Frontend: Next.js with Three.js for the 3D battle screen. The nodes use physics-based floating motion, glow with fluorescent spawn colors that fade to white, and support click-to-highlight interactions. Socket.io client connects to the backend game room and streams events directly into the Three.js scene.

Evaluation: Token count and time are tracked per API call. Edge case tests are pre-written per task and run against the agent's output in the sandbox at the end of the match. LLM-as-a-judge uses Claude to analyze both codebases and produce written feedback.

The product is fully functional end to end: real API calls, real E2B sandboxes, real agent loops. For the demo, I used a time-compressed scripted sequence to fit the hackathon's 2-minute presentation window, but the underlying pipeline runs real agents.

Challenges I ran into

E2B sandbox integration. Getting the agent tool loop, sandbox execution, and WebSocket event streaming to work together in real time required careful orchestration. Race conditions, subprocess management, and keeping two sandboxes in sync simultaneously were all non-trivial.

Evaluation fairness. Building a scoring system that feels legitimate is hard. Pure token count rewards laziness. Pure test pass rate rewards cheating. Finding the right weights between frugality, correctness, and architecture quality is an ongoing problem.

Making agents visually engaging. Agents work autonomously and all you see is text output. We live in a world of short-form content where attention spans are brutal. The biggest challenge was figuring out how to make an agent doing work actually exciting to watch. The 3D dependency graph was the answer. It transforms abstract file creation events into a spatial, living visualization that tells the architectural story of what the agent is thinking.

What I learned

Your prompt and model choice directly shape the dependency structure your agent produces. Clarity in your head translates directly to clarity in your agent's actions. Vague prompts produce tangled, monolithic code. Precise prompts, especially ones that specify dependency order and file count upfront, produce clean, modular architecture. This became the core learning loop of the game.

What's next

I genuinely believe the world needs this. Not as a hackathon project, but as a real product used by millions of people.

Here is why. The ability to design effective AI agents is becoming as fundamental as the ability to use a search engine. It will not stay a technical skill for long. Non-technical people, given the right feedback loop and competitive environment, will learn it the same way they learned to navigate the internet, use smartphones, or play competitive mobile games. Agent Royale is that feedback loop.

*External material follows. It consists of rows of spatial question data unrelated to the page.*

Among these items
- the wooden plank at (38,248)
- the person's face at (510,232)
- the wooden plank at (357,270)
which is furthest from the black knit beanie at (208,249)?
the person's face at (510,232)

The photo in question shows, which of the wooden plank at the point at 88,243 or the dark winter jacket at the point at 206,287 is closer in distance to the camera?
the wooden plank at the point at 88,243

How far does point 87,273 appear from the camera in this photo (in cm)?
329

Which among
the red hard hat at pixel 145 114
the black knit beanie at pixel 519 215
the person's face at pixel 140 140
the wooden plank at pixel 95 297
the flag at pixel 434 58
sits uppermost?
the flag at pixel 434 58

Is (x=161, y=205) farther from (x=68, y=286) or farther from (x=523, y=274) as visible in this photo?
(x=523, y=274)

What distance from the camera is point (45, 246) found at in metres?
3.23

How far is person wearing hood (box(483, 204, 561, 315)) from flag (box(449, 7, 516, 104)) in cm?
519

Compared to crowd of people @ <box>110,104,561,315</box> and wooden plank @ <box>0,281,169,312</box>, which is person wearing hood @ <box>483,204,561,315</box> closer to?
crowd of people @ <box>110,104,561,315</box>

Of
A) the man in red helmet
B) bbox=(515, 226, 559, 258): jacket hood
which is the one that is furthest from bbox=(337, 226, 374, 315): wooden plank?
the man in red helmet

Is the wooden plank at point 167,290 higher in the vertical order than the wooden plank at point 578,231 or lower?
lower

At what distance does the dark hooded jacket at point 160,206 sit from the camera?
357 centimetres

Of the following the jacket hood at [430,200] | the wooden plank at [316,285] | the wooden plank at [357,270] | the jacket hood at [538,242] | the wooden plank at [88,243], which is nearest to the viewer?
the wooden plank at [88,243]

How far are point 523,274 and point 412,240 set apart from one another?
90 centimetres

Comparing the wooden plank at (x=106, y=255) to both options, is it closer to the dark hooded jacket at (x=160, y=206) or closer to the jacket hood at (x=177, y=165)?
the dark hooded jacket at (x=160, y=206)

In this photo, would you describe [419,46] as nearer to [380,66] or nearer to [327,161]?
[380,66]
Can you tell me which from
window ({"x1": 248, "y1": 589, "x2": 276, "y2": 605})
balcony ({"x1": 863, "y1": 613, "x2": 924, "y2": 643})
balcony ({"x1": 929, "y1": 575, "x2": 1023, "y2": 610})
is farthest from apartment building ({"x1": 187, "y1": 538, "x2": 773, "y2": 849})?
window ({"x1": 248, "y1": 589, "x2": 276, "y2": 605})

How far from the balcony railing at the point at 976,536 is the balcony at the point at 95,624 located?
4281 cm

The economic value unlocked by this is hard to overstate. When everyone, not just engineers, can direct AI agents effectively, you get an explosion of productivity and creativity across every industry. A small business owner who can build a capable billing agent. A teacher who can deploy a research agent. A student who can compete their agent against classmates and iterate until they have mastered the craft. Every one of these people becomes dramatically more productive, and that compounds across the entire global economy.

The roadmap from here: real matchmaking with ELO-based ranking, a global leaderboard, a prompt library where winners share their configurations, users-as-a-judge scoring (the same peer review model used at NeurIPS and ICML), and eventually a mobile app so you can battle agents anywhere. Users bring their own API keys and pay per match based on tokens consumed, keeping the unit economics clean.

Nothing like this exists. Agent design is the skill of the decade, and right now there is no competitive, social, feedback-rich environment to develop it. Agent Royale is that environment. I cannot wait to build it for the world.